### Excerpted passage
+++
Cetacean societies in the South Pacific

From BeSTGRID

Jump to: navigation, search

[edit] Cetacean societies in the South Pacific

Contact
Dr Rochelle Constantine, School of Biological Sciences, tel: +64 (0)9 373-7599 ex 85093, Fax: +64 (0)9 373-7417
Usage
500 GB, FTP, Samba
Project Description

In late 1993 the group began to study the population size, ranging behavior, social associations, genetic relatedness and demographics of whale and dolphin populations. In NZ there are two long-term research projects, 1) the bottle-nose dolphins in north-eastern New Zealand waters and effects of tourism on this population, and 2) Bryde’s whales in the Hauraki Gulf. Both of these projects use photo-ID to track individuals and also molecular markers to understand their population genetics and relatedness.
+++
### Saved entries
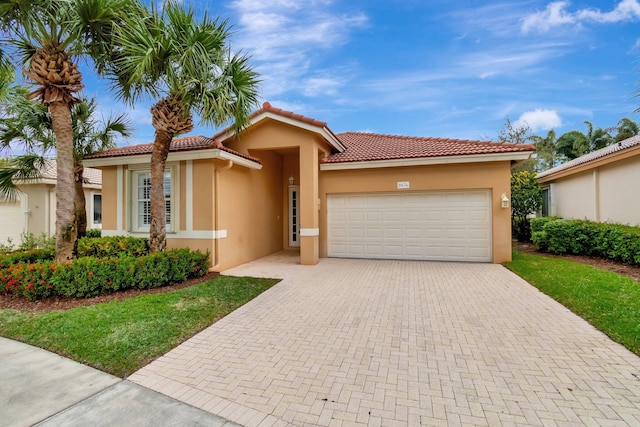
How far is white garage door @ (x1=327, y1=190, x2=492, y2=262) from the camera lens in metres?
10.7

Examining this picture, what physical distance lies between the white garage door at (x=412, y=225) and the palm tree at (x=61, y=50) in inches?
320

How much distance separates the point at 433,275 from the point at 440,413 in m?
6.25

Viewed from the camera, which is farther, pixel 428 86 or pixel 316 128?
pixel 428 86

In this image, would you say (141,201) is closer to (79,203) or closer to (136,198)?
(136,198)

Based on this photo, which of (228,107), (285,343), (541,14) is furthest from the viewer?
(541,14)

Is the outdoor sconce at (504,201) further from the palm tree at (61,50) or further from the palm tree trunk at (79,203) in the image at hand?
the palm tree trunk at (79,203)

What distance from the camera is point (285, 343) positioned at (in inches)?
178

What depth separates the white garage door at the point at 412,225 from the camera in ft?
35.0

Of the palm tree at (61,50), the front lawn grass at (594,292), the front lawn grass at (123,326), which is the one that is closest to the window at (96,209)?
the palm tree at (61,50)

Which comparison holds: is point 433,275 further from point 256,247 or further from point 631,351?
point 256,247

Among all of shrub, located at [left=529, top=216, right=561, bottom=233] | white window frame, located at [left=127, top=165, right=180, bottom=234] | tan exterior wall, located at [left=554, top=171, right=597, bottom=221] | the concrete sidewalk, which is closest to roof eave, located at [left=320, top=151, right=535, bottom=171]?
shrub, located at [left=529, top=216, right=561, bottom=233]

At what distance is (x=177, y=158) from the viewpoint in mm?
9055

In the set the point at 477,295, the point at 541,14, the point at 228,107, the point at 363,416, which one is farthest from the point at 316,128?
the point at 363,416

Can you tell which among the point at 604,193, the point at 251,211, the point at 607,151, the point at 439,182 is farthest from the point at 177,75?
the point at 607,151
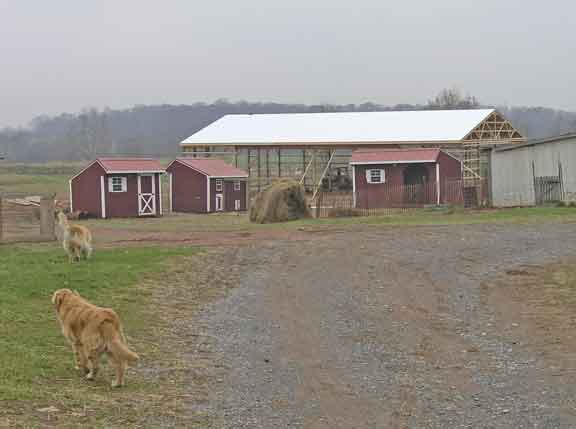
+++
From the cetacean societies page, copy out the passage starting with "Jump to: navigation, search" and going on through "genetics and relatedness.".

### Solution for this task
Jump to: navigation, search

[edit] Cetacean societies in the South Pacific

Contact
Dr Rochelle Constantine, School of Biological Sciences, tel: +64 (0)9 373-7599 ex 85093, Fax: +64 (0)9 373-7417
Usage
500 GB, FTP, Samba
Project Description

In late 1993 the group began to study the population size, ranging behavior, social associations, genetic relatedness and demographics of whale and dolphin populations. In NZ there are two long-term research projects, 1) the bottle-nose dolphins in north-eastern New Zealand waters and effects of tourism on this population, and 2) Bryde’s whales in the Hauraki Gulf. Both of these projects use photo-ID to track individuals and also molecular markers to understand their population genetics and relatedness.